同委員会の審査の様子を傍聴したワーキング・ウイメンズ・ネットワーク(WWN)は来月、大阪市で報告会を開き、衆院選後の新政権への提言内容などを話し合う。

日本を始めとする女性差別撤廃条約の批准国は、原則4年に1回、実施状況の報告が義務づけられている。総括所見は、報告を審査したCEDAW が改善すべき点を挙げ、勧告などしたもの。審査は7 月23日にニューヨークで行われ、総括所見は今月18日に公表された。

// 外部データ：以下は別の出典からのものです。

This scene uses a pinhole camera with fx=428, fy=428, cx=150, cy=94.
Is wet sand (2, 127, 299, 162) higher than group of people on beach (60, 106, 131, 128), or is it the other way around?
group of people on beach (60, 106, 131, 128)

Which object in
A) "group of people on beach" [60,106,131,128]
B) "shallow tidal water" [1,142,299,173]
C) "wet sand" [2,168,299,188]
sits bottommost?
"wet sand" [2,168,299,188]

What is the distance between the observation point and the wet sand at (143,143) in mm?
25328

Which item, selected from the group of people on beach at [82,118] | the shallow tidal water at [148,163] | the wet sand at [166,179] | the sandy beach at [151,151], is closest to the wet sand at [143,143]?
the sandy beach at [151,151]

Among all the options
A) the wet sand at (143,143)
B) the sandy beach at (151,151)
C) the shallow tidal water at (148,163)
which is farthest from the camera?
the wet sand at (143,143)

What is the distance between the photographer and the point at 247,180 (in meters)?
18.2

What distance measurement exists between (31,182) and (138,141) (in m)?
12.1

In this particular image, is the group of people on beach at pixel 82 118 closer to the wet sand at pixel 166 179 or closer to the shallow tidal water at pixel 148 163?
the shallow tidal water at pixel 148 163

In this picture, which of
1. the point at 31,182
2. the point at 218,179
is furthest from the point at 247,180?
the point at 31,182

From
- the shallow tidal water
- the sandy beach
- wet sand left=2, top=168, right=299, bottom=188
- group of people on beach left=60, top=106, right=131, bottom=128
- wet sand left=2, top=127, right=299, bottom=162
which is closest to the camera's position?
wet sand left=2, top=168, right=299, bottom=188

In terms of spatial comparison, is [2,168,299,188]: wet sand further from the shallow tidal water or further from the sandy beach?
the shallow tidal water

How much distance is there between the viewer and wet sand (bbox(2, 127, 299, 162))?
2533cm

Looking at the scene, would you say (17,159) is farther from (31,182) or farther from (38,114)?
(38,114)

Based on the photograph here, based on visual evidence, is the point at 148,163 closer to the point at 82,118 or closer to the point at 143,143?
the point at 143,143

雇用関連では、男女雇用機会均等法(均等法)に定められた間接差別(※)の定義が狭いことに遺憾の意を表し、女性差別の定義を十分に同法に盛り込むよう求めた。
また、均等法の運用指針には、コース別制度など採用や雇用のあり方が違えば、賃金など女性の待遇に差があっても男女差別にあたらないとする「雇用管理区分」の規定があり、これが同法の抜け道になりうると指摘した。

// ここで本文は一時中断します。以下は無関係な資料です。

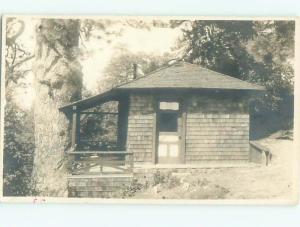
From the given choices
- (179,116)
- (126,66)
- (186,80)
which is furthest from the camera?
(179,116)

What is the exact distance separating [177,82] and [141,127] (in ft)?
1.98

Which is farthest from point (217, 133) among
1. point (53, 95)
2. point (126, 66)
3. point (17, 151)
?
point (17, 151)

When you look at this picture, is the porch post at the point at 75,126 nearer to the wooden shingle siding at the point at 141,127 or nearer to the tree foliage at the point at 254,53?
the wooden shingle siding at the point at 141,127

さらに、有期雇用やパートタイム労働の大多数が女性であることも指摘し、セクシュアル・ハラスメントを含む女性差別に対する企業への制裁措置の導入も求めた。
今回の総括所見について、WWN代表の越堂静子さんは「訴え続けていたことが、すべて盛り込まれた。雇用の問題は教育やDV (ドメスティック・バイオレンス)など、すべての分野にかかわってくる。NGOとして具体的な提言をしたい」と話した。
CEDAW委員の一人、プラミラ・パッテンさん(モーリシャス)は、今年7月に来阪した際、読売新間の取材に対し、「日本は、直接、間接を含めて、何が差別にあたるのかという概念への認識が足りない。均等法は雇用の入り口である機会の平等だけを定めているが、(昇進や賃金など)結果の平等も含む必要がある」と語っていた。

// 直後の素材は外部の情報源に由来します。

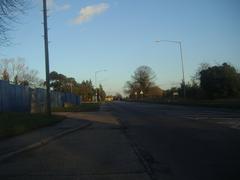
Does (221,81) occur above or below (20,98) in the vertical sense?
above

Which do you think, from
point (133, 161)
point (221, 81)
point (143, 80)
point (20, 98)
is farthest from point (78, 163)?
point (143, 80)

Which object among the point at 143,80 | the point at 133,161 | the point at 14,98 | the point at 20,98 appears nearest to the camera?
the point at 133,161

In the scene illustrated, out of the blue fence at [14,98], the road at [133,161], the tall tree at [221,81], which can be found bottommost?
the road at [133,161]

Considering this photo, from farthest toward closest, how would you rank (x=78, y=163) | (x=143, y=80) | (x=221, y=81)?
(x=143, y=80)
(x=221, y=81)
(x=78, y=163)

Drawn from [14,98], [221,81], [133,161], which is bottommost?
[133,161]

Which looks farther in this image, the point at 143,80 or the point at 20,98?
the point at 143,80

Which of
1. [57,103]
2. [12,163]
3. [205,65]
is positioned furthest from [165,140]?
[205,65]

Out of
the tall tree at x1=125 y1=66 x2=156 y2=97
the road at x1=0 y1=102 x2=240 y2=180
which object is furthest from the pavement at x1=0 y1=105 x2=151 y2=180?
the tall tree at x1=125 y1=66 x2=156 y2=97

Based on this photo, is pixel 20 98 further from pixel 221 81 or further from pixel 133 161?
pixel 221 81

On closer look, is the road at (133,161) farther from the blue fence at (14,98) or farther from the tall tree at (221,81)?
the tall tree at (221,81)

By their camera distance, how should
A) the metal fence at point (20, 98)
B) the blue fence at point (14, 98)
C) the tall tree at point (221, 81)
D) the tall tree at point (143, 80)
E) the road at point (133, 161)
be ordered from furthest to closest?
the tall tree at point (143, 80) < the tall tree at point (221, 81) < the metal fence at point (20, 98) < the blue fence at point (14, 98) < the road at point (133, 161)

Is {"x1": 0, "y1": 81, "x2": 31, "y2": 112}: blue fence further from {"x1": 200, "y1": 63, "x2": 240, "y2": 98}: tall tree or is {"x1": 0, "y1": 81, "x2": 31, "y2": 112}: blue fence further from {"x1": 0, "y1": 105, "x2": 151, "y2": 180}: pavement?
{"x1": 200, "y1": 63, "x2": 240, "y2": 98}: tall tree

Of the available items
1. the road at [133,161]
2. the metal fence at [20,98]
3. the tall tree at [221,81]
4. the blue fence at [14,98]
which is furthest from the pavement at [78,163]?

報告会は9 月12 日午後1時半から、大阪市天王寺区のたかつガーデンで。
労働法に詳しい福岡大法学部教授の林弘子さんと、国際的な人権意識の啓発に取り組む.
ヒューライツ大阪研究員の岡田仁子さんらが、問題と課題を討議する。参加費は800 円。
申し込みはWWNへ(06-6941-8 700 =月・水・金曜の午後1~6時)
      
*女性差別撤廃条約の実施状況や審査の様子について、内閣府主催の集会が14日、東京都内で開かれる。

※間接差別
中立的性に見えてもどちらかの性に不利になること。均等法が禁じているのは
①募集・採用の要件に身長や体重、体力を入れる
②総合職の募集・採用の要件に全国転勤
③昇進要件に転勤経験の3点のみ。